Lo que sabemos es que acabó encerrado y que murió loco, no es mucho. A partir de ese acontecimiento he imaginado cómo pudo volverse loco, pues es algo que no cuentan las crónicas.
— Menudos los hijos de Guillermo el conquistador…
— Pues ahí no he imaginado nada, porque Ordericus Vitalis, que es un monje normando, tiene una crónica en la que da todos los detalles que yo recojo.
— ¿Seguro que no has cargado las tintas a la hora de retratar a la dama Mabel?
— Es un personaje que parece increíble, pero todo está en las crónicas anglo-normandas. Esta noble cruel que se dedica a envenenar a sus rivales da tanto juego novelesco que he añadido muy poco de mi cosecha.
— Tus personajes son sabios, crueles, generosos, maquiavélicos, lascivos, cultísimos… ¿No había gente del montón, mediocres?

Qué hacer:
A: Responde con datos de la entrevista:
(i) ¿Qué dos cosas se saben del personaje del que se habla al principio?
(ii) ¿Qué era Ordericus Vitalis?
(iii) ¿A qué se dedica la dama Mabel?
B: Copia de la entrevista todo, desde "Lo que sabemos" hasta "de mi cosecha.", sin cambiar nada.
C: Sigue la entrevista desde el punto en que se corta.
Las entradas son material aparte y no tienen relación con la entrevista.

Entradas mostradas:

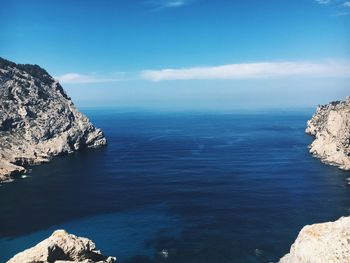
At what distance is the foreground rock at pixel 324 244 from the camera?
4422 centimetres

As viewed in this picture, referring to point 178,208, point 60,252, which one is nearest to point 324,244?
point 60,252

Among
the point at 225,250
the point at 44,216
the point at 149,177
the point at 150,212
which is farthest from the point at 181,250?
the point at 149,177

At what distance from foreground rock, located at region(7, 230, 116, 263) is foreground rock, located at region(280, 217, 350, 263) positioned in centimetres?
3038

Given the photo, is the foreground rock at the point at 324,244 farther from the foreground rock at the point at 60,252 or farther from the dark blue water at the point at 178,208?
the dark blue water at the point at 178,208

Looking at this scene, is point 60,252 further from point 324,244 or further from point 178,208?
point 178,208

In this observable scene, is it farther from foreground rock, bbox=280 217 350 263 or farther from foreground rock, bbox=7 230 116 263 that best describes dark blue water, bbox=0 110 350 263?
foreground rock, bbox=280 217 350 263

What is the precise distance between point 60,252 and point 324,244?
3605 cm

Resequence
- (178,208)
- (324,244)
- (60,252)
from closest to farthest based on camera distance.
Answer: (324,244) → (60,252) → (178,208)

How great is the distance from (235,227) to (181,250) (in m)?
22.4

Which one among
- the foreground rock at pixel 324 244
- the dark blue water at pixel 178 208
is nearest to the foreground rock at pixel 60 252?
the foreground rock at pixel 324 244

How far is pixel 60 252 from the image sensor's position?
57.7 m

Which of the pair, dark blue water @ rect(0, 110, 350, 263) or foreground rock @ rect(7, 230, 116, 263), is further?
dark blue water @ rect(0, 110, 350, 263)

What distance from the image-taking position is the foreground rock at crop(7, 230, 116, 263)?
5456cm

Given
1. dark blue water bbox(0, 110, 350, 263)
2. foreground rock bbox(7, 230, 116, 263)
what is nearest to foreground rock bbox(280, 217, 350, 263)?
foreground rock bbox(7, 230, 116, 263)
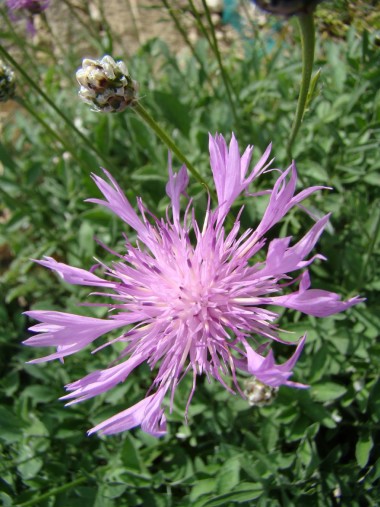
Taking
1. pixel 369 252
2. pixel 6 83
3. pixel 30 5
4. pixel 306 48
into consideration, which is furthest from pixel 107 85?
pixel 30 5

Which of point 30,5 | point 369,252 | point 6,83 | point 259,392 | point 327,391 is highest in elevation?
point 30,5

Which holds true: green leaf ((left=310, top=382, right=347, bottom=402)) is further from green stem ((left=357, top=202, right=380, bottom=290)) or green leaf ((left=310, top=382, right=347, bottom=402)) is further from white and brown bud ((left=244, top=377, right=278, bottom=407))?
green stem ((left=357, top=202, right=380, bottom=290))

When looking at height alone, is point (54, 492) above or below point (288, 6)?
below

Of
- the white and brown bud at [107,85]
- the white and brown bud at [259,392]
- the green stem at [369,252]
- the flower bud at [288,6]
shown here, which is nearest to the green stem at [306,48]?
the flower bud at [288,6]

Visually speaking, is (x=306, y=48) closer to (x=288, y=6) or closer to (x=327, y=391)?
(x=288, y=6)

--

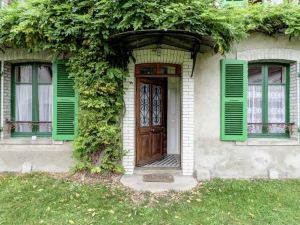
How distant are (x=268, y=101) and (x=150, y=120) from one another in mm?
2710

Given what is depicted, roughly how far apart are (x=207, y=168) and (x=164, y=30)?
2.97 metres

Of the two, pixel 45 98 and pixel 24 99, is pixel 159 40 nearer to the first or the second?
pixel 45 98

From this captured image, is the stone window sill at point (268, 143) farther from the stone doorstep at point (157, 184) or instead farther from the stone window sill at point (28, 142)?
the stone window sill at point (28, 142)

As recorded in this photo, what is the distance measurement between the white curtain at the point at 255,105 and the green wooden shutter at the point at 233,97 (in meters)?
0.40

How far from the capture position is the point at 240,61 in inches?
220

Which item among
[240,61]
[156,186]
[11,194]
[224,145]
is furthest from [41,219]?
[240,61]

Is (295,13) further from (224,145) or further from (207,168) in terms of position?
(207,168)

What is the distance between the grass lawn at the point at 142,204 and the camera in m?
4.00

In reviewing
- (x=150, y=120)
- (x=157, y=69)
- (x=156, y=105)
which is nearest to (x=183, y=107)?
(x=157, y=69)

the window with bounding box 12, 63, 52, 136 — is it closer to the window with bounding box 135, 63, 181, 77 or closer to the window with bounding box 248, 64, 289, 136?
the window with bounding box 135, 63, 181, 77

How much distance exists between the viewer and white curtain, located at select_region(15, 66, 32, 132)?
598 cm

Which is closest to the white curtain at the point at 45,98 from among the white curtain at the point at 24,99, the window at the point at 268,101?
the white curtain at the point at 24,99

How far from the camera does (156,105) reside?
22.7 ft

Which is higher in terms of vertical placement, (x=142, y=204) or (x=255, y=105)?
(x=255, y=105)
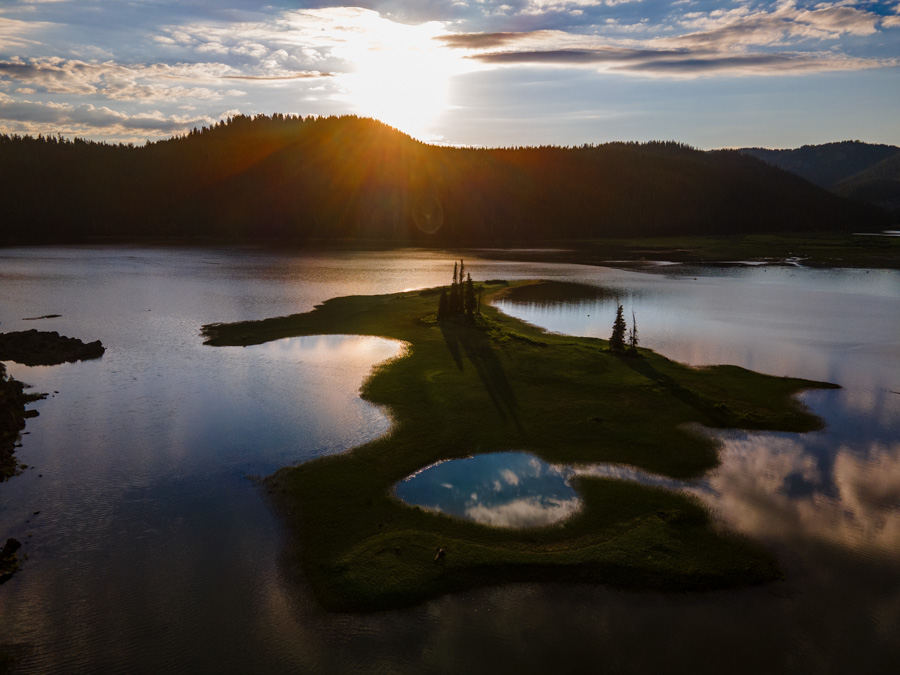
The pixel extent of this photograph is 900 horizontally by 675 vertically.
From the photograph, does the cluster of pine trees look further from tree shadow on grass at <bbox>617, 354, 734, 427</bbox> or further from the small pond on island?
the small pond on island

Respuestas en orden:
A:
(i) Que acabó encerrado y que murió loco.
(ii) Un monje normando.
(iii) A envenenar a sus rivales.

B:
Lo que sabemos es que acabó encerrado y que murió loco, no es mucho. A partir de ese acontecimiento he imaginado cómo pudo volverse loco, pues es algo que no cuentan las crónicas.
— Menudos los hijos de Guillermo el conquistador…
— Pues ahí no he imaginado nada, porque Ordericus Vitalis, que es un monje normando, tiene una crónica en la que da todos los detalles que yo recojo.
— ¿Seguro que no has cargado las tintas a la hora de retratar a la dama Mabel?
— Es un personaje que parece increíble, pero todo está en las crónicas anglo-normandas. Esta noble cruel que se dedica a envenenar a sus rivales da tanto juego novelesco que he añadido muy poco de mi cosecha.

C:
— A mí la novela realista me aburre profundamente. Mi vida ya es así. Por eso, cuando escribo una novela quiero escribir sobre algo extraordinario.
— En la novela has conseguido no mostrar tus opiniones, pero ¿quién piensas que tenía más razón, el Papa o el Emperador?
— Yo creo que los dos y ninguno. Desde el punto de vista moral y teológico, sin duda el Papa. Además, era una persona infinitamente más íntegra que el Emperador. Pero creo que cometió un error de juicio, porque inició la destrucción del Imperio y luego el propio Papado lo echará de menos cuando acabe acorralado por las monarquías nacionales.
A Enrique no le faltaba su parte razón, pero como era un hombre joven y lleno de pasiones, no tuvo clarividencia. Mi opinión la he reflejado en la figura del Abad Hugo de Cluny, fiel al Papa pero que sospecha que se están forzando demasiado las cosas.